Z. V. Dabbs, a prominent old citizen, residing at Newburg, Lewis Co., Tenn., and a native of the same county was born April 8, 1827, son of John and Winphra Dabbs, who were born in North Carolina and emigrated to Tennessee at an early date, locating to Lewis County. they were married about 1823, and became the parents of the following ten children:   William P. Dabbs, Paten G. Dabbs, Z. V. Dabbs, Willis C. Dabbs, Matilda C. Dabbs, Mary J. Dabbs, John C. Dabbs, Richard I. Dabbs, Alsey C. Dabbs, and Winphra E. Dabbs.  The father died in 1856, and the mother in 1865.  Our subject is the third child born to their union.  He was educated in the common schools of Lewis County, and from boyhood until 1877, was engaged in tilling the soil.  Owing to failing health at that time, he was compelled to give up farm life, and has since been acting as deputy for the county officials.  He has been magistrate of Lewis County for many years, and was first elected to the office in 1849.  He has been fairly successful, and is regarded as a prosperous and industrious man.  In 1847 he married Lucinda Grinder, daughter of Robert and Elizabeth Grinder, who were natives of North Carolina, and early settlers of Lewis County, Tenn.  Mr. and Mrs. Dabbs are the parents of four children: John R. Dabbs, William C. Dabbs, Mary E. Dabbs, and Admira C. Dabbs.  Mr. Dabbs is a Democrat, and the family are members of the Cumberland Presbyterian Church.
Samuel L. Massey, recorder of Lewis County, Tenn., and merchant of Newburg, was born in Lawrence County October 12, 1845.  His parents, Dr. Richard and Levisa Massey, were married in Lawrence County about 1832, and became the parents of five sons and four daughters: Newton A. Massey, Jasper D. Massey, Nancy A. Massey, Mary A. Massey, Richard A. Massey, Levisa Massey, William G. Massey, Aramatta L. Massey, and Samuel L Massey.  Richard Massey, Sr. was a prominent physician for over sixty years in Lawrence County.  He died September 25, 1884, and his wife August 22, 1880.  Our subject attended the common schools of Lawrence County, and the greater part of his life was spent on a farm.  In 1880 he came to Newburg and engaged in the grocery and general merchandise business, where he still remains.  In 1882 he was elected county recorder of Lewis County.  He has been a very successful business man, and is considered one of the first citizens of the county.  He is a Democrat, and in 1867 was married to Emily F. Craig, a daughter of James and Malissa Craig, of Lawrence County.  Mr. Massey and wife are members in good standing of the Methodist Episcopal Church South.

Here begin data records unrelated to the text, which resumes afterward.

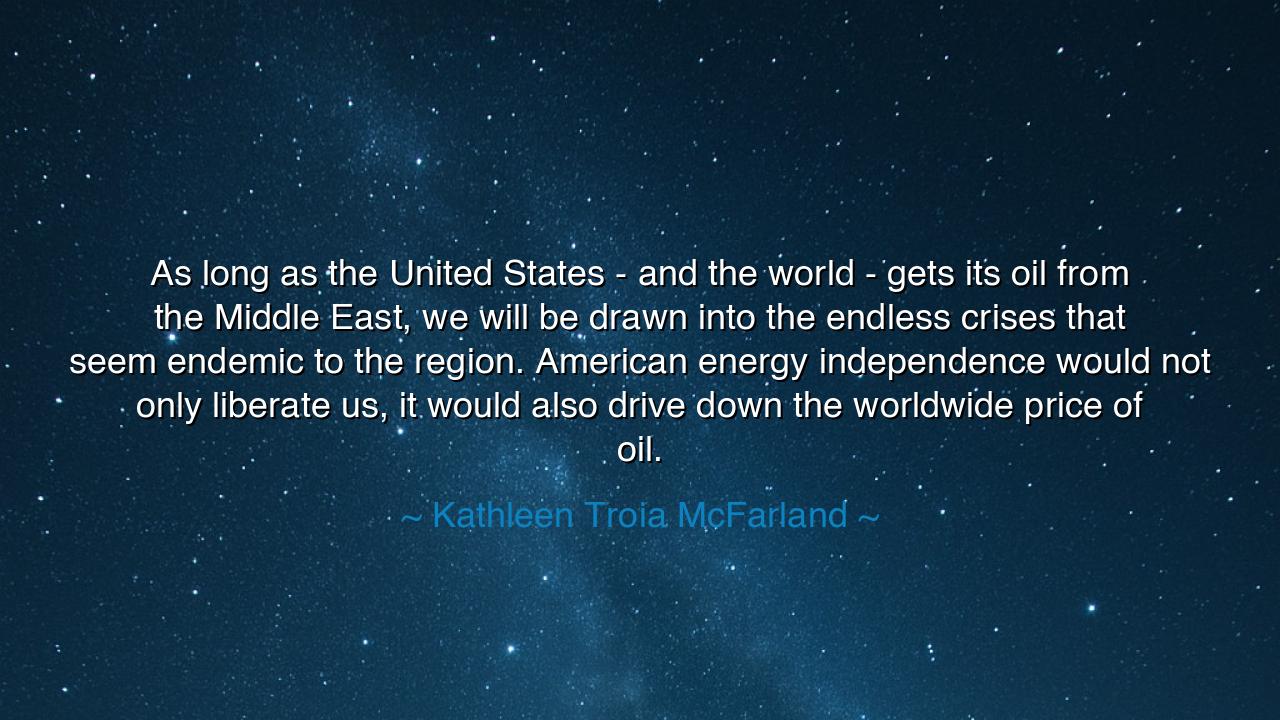 As long as the United States - and the world - gets its oil from the Middle East, we will be drawn into the endless crises that seem endemic to the region. American energy independence would not only liberate us, it would also drive down the worldwide price of oil.

~ Kathleen Troia McFarland ~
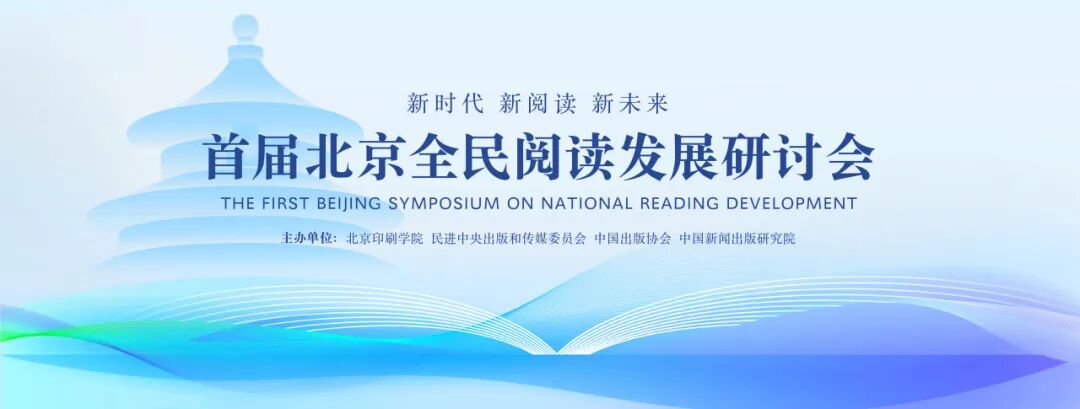 新时代 新阅读 新未来

首届北京全民阅读发展研讨会

THE FIRST BEIJING SYMPOSIUM ON NATIONAL READING DEVELOPMENT

主办单位：北京印刷学院 民进中央出版和传媒委员会 中国出版协会 中国新闻出版研究院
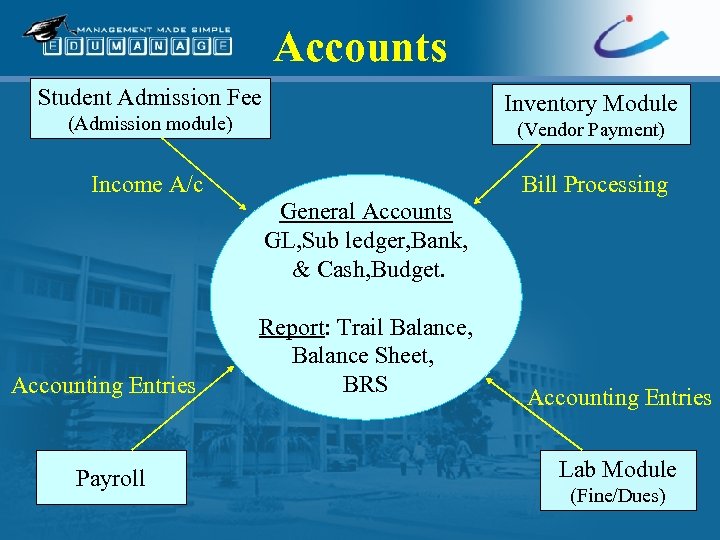 MANAGEMENT MADE SIMPLE
EDUMANAGE

Accounts

Student Admission Fee
(Admission module)

Inventory Module
(Vendor Payment)

Income A/c

Bill Processing

General Accounts
GL,Sub ledger,Bank,
& Cash,Budget.

Report: Trail Balance,
Balance Sheet,
BRS

Accounting Entries

Accounting Entries

Payroll

Lab Module
(Fine/Dues)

James W. Stockard, county court clerk of Lewis County, Tenn., was born in Maury County, Tenn., on the 11th of February, 1819, and is the son of Richard and Elizabeth Stockard, born respectively in North Carolina and Tennessee.  They were married about 1812, and had born to their union six daughters and four sons:  Eleanor Stockard, John J Stockard., James W. Stockard, Elizabeth D. Stockard, Amanda E. Stockard, Margaret Stockard, Catherine M. Stockard, Richard V. Stockard, Sarah A. Stockard, and Samuel M Stockard.  The father died in 1850, and the mother in 1833.  James w. was their third child, and was educated in the common schools of Maury County.  In 1851 he moved to Lewis County, where he purchased land and farmed until 1880.  He at that time was elected county court clerk of Lewis County, and has since held the office.  In 1844 Mary S. Jennings, daughter of George and Ann Jennings, of Maury County, became his wife.  She died June 21, 1854, leaving the following children: John R. Stockard, Samuel J. Stockard, William J. Stockard, Beatrice E. Stockard, and George H Stockard.  January 2, 1855, Mr. Stockard married Ursely, widow of William Wilson and daughter of Felta Biffle, of Wayne County.  Mr. and Mrs. Stockard became parents of three sons: Silas M. Stockard,  Joseph A. Stockard,  and Thomas V Stockard.  This wife died February 4, 1861,  and December 17, 1865, Mr. Stockard married Parmelia A. Davidson, widow of Jesse Davidson and daughter of William and Mary Cody.  Our subject and wife are members of the Cumberland Presbyterian Church, and politically he is a Democrat.